§ **EXERCISE OBJECTIVE**
Beginning at the line with "SINO AG Aktie 5-Tage-Chart", please repeat each line exactly through the end of the records below, including that first line and the last, but no pictures.

RECORDS SHOWN section start

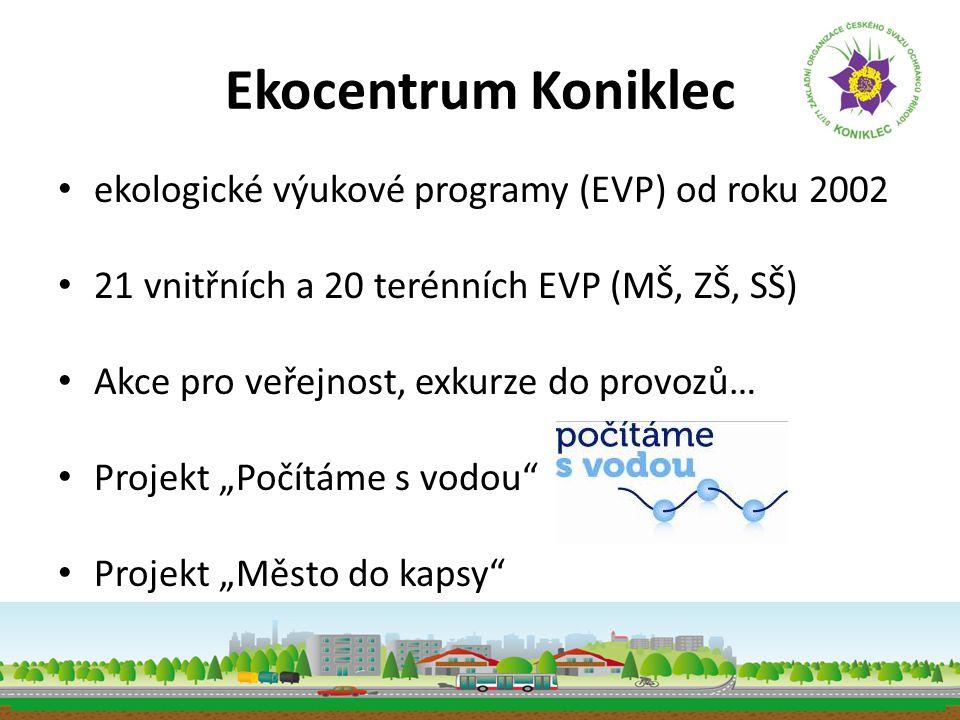 Ekocentrum Koniklec • ekologické výukové programy (EVP) od roku 2002 • 21 vnitřních a 20 terénních EVP (MŠ, ZŠ, SŠ) • Akce pro veřejnost, exkurze do p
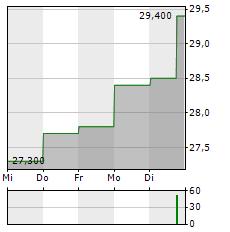 SINO AG Aktie 5-Tage-Chart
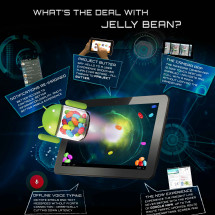 Top Features of Android Jelly Bean Infographic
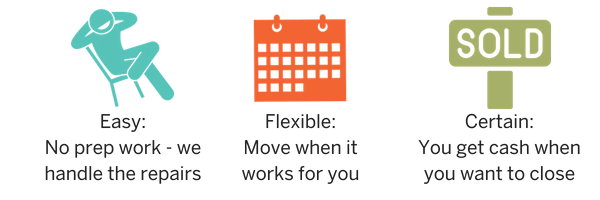 Easy_ No prep work - we handle the repairs (1)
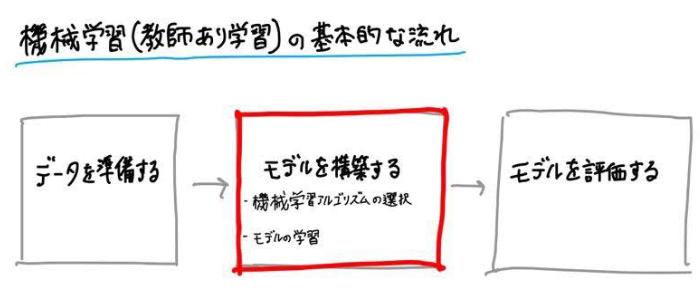 機械学習(教師あり学習)の基本的な流れ〜モデルを構築する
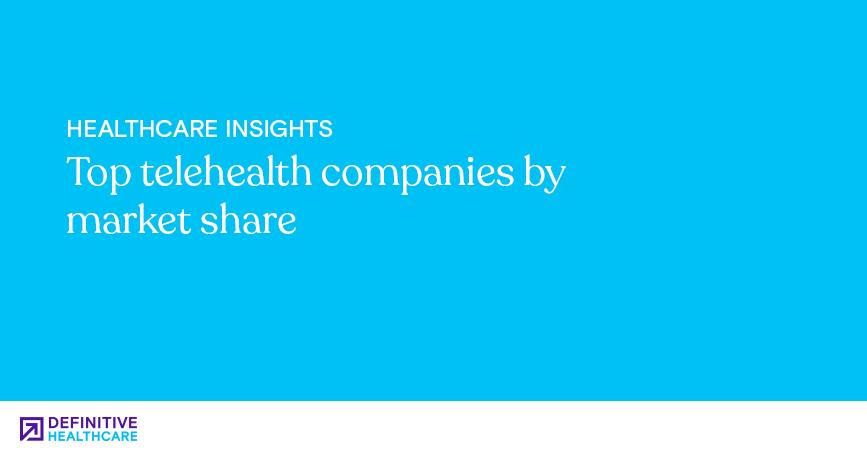 Top telehealth companies by marketshare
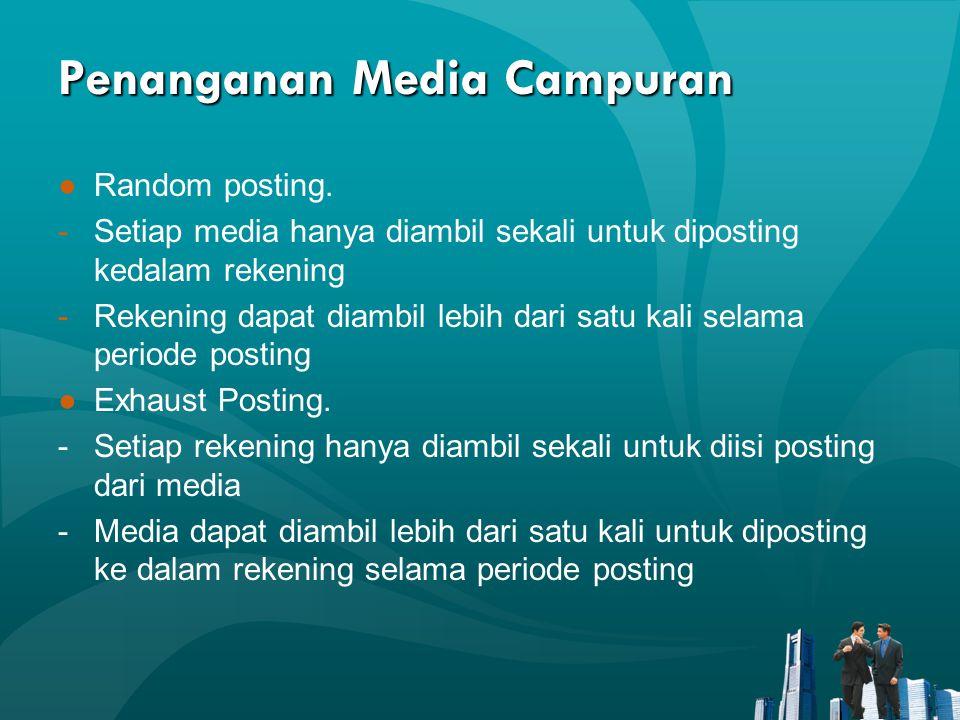 Penanganan Media Campuran ●Random posting. -Setiap media hanya diambil sekali untuk diposting kedalam rekening -Rekening dapat diambil lebih dari satu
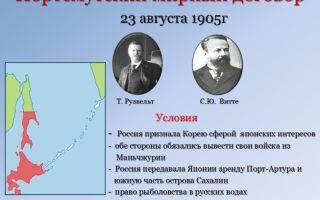 Портсмутский мирный договор – интересные факты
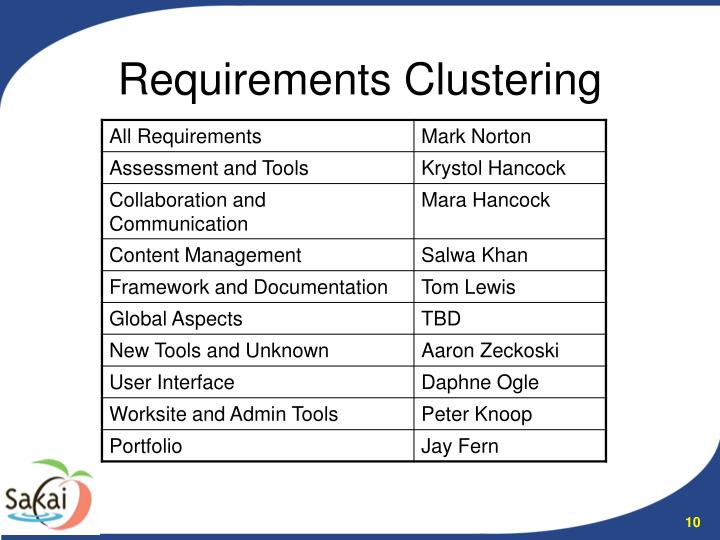 Requirements Clustering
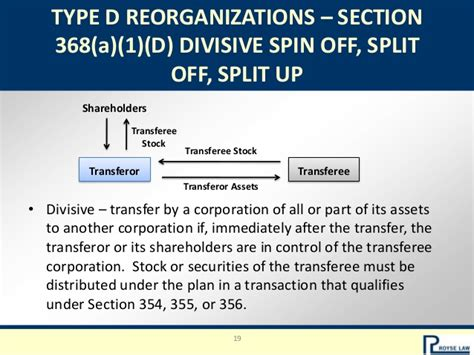 section 355 spin off mergers acquisitions what vc investors should know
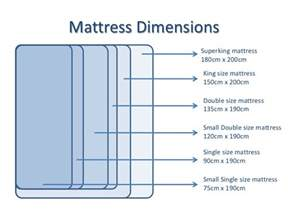 Bed Frame Sizes Chart Uk A Guide To Uk Mattress Sizes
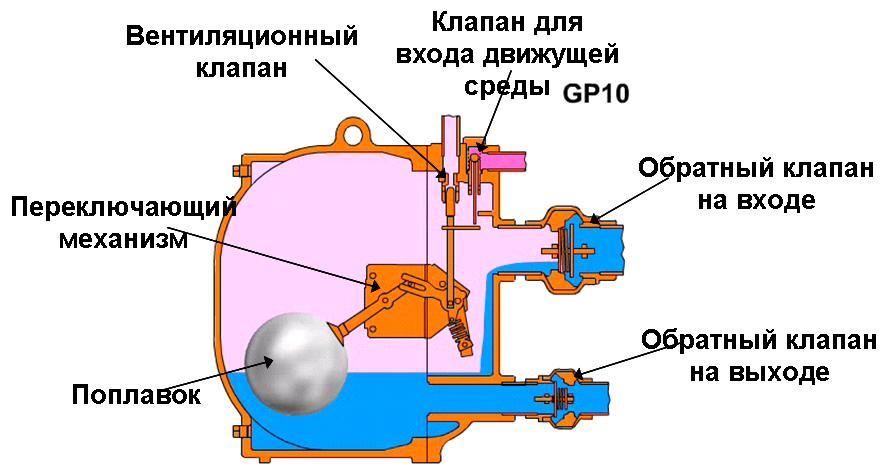 Принцип работы конденсатного насоса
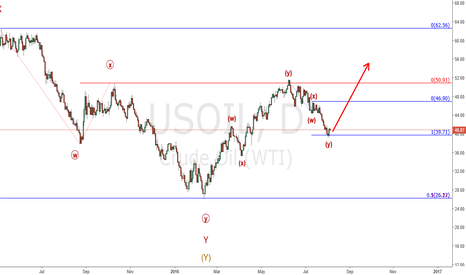 USOIL: Oil going higher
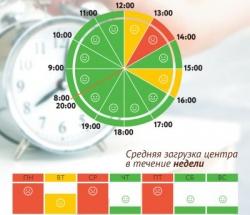 График загруженности МФЦ Якиманка по дням недели и часам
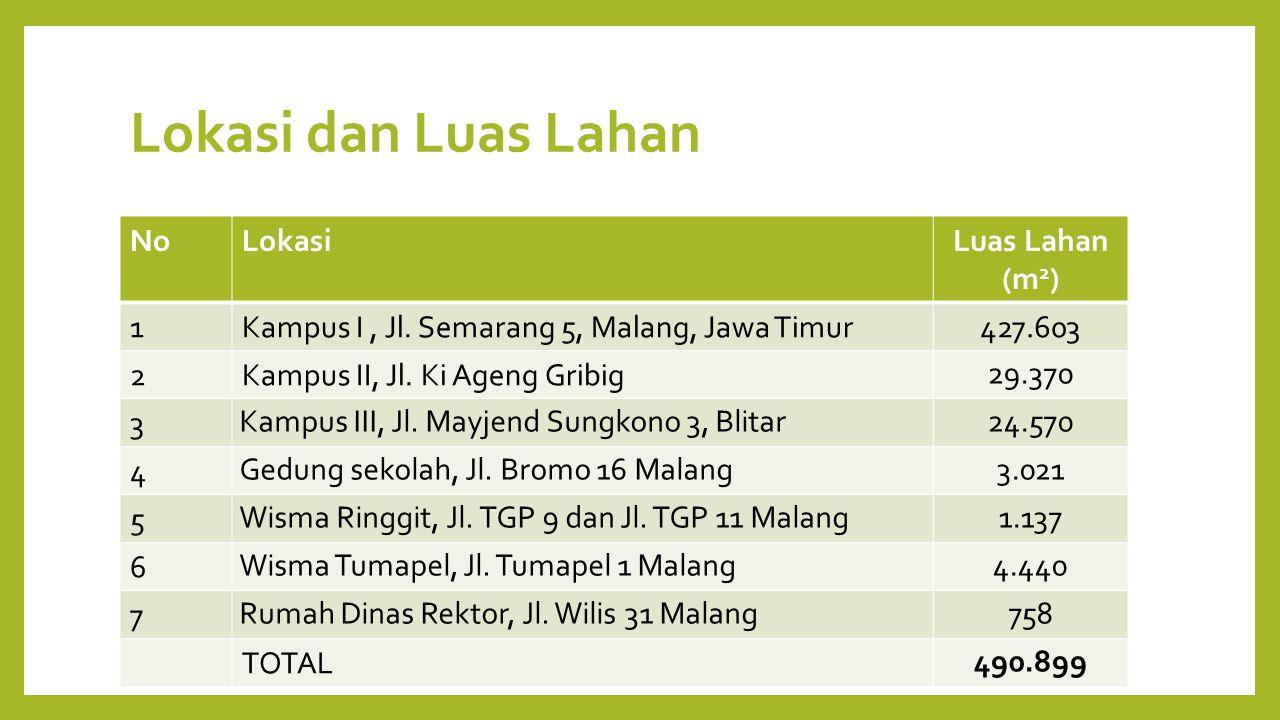 Lokasi dan Luas Lahan NoLokasiLuas Lahan (m 2 ) 1Kampus I, Jl. Semarang 5, Malang, Jawa Timur427.603 2Kampus II, Jl. Ki Ageng Gribig 29.370 3 Kampus I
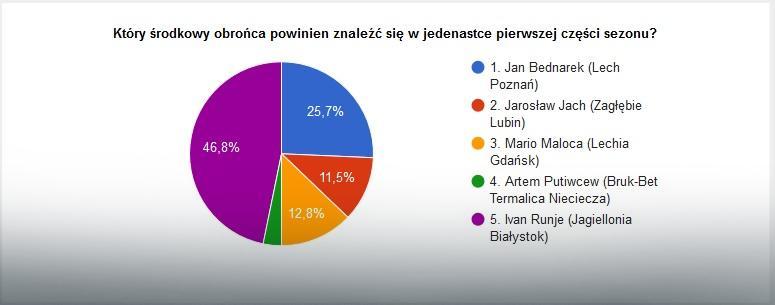 Wyniki głosowania na najlepszych środkowych obrońców pierwszej rundy sezonu LOTTO Ekstraklasy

RECORDS SHOWN section end

§ **SOLUTION**
 SINO AG Aktie 5-Tage-Chart
 Top Features of Android Jelly Bean Infographic
 Easy_ No prep work - we handle the repairs (1)
 機械学習(教師あり学習)の基本的な流れ〜モデルを構築する
 Top telehealth companies by marketshare
 Penanganan Media Campuran ●Random posting. -Setiap media hanya diambil sekali untuk diposting kedalam rekening -Rekening dapat diambil lebih dari satu
 Портсмутский мирный договор – интересные факты
 Requirements Clustering
 section 355 spin off mergers acquisitions what vc investors should know
 Bed Frame Sizes Chart Uk A Guide To Uk Mattress Sizes
 Принцип работы конденсатного насоса
 USOIL: Oil going higher
 График загруженности МФЦ Якиманка по дням недели и часам
 Lokasi dan Luas Lahan NoLokasiLuas Lahan (m 2 ) 1Kampus I, Jl. Semarang 5, Malang, Jawa Timur427.603 2Kampus II, Jl. Ki Ageng Gribig 29.370 3 Kampus I
 Wyniki głosowania na najlepszych środkowych obrońców pierwszej rundy sezonu LOTTO Ekstraklasy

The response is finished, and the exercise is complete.